Wednesday, March 16, 2011

Jason goes to SFIAAFF--Tuesday, March 15

And please indulge me, I must start with a little rant about the new audience award voting protocol. For as long as I've been going, SFIAAFF has followed the same protocol as the majority of festivals--rate each film on a scale of 1 (unwatchable crap) to 5 (unforgettable masterpiece). Now I have my beef with reducing all the complicated emotions and reactions I have to a mere number, but I'm generally okay with that (after all, I have this blog to explore and explain my reaction). But this year they've changed to simply voting "Yes" or "No." I suppose I could just drop a racist tweet and be done with it. But the question on the ballots is not, "Did you like it? Yes or No." The ballot specifically asks, "Should it win [the audience award]? Yes or No." Those are very different questions. I can like many (even most) movies, but only my favorite should win. Therefore I should really only answer "yes" for my favorite, and "no" for all others. Problem is, I won't know my favorite until the end of the festival. All I can state early on is my favorite so far. Later on in the festival I'm sure I will vote "no" on a movie I liked more than one I voted "yes" for, simply because I saw an even better movie in between. And that's wrong, it biases the voting towards movies that play earlier in the festival. At least for me, but maybe I'm over-thinking it. I'd be interested in seeing if that's true for others. Hypothesis: movies that play multiple times will have better scores earlier in the festival. Since I don't have access to the ballots, I humbly ask (but don't expect) someone with access to check on that and report back to me.
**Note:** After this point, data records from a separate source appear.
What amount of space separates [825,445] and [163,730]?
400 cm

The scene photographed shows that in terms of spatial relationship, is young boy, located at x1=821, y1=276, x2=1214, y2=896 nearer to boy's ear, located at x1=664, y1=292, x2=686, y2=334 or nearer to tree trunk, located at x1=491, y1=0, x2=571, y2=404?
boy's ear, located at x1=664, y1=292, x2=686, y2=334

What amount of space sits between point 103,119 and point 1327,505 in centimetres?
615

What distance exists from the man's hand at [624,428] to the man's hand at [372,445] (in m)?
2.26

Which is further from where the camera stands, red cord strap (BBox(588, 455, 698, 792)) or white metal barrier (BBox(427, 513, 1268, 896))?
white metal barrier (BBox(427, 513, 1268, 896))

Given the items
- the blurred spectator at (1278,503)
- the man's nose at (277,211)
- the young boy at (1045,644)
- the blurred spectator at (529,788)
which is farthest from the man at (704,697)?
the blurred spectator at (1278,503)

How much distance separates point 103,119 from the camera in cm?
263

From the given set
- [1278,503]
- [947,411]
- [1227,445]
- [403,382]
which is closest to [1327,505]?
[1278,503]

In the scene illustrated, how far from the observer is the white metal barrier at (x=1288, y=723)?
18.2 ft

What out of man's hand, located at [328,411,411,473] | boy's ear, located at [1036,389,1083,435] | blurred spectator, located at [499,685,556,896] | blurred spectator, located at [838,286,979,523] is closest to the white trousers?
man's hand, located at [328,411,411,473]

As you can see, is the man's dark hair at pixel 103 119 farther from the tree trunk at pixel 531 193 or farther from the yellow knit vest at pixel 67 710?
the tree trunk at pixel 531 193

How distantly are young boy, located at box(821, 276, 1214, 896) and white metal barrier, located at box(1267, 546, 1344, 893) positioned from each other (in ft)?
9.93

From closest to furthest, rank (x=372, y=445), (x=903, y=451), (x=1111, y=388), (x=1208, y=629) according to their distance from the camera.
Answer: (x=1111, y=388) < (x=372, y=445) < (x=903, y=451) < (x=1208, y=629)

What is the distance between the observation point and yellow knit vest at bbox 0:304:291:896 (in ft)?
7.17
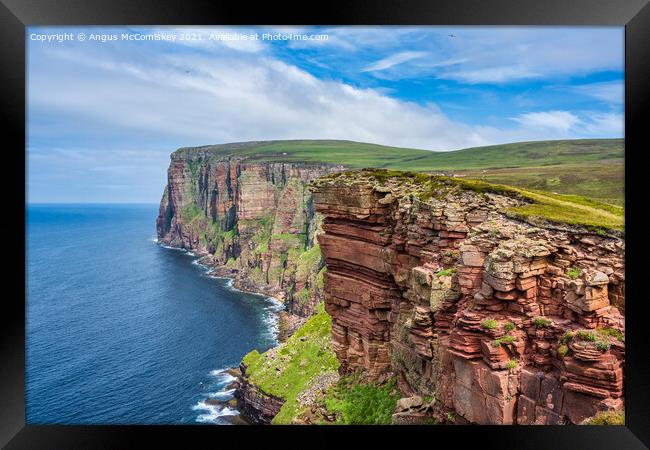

Anyway, on to the movies, starting with the documentary OPEN SEASON. In November of 2004, Chai Vang, a truck driver and hunter in Wisconsin, shot 8 white hunters, killing 6. His (unsuccessful) legal defense was self-defense, that they were harassing him as he was trying to leave their property (after he unknowingly trespassed), and that one of them shot first (an unproven point). The documentary is a brisk 57 minutes, but packs a heck of a lot in there from both sides. Charges of racism, denials, reaction of the Hmong community, questions of the fairness of the trial (a media-saturated venue, an all white jury), etc. But ultimately it lets the audience decide. Or in my case, it lets the audience be a little overwhelmed and bewildered. Nothing (short of the white hunters shooting first--and at him, not just a warning shot) justifies the murder of 6 people and attempted murder of 2 more. On the other hands, the stories of racism both before and after the incident paint a picture that this sort of incident was inevitable, it was just a question of when. Like I said, the movie is brief, and there's a lot of low-def footage that isn't that great, but easily forgivable. But it is pretty remarkable how much the movie throws at you in just 57 minutes. And it's remarkable how they managed to get extensive comments from all sides in the story. So often these documentaries have a point of view that's determined by who will talk to the filmmakers, and maybe they only have one token dissenting view. It's refreshing to see a documentary that has innumerable interviews from both points of view--something that pretty much all documentary filmmakers claim they want, but so few achieve.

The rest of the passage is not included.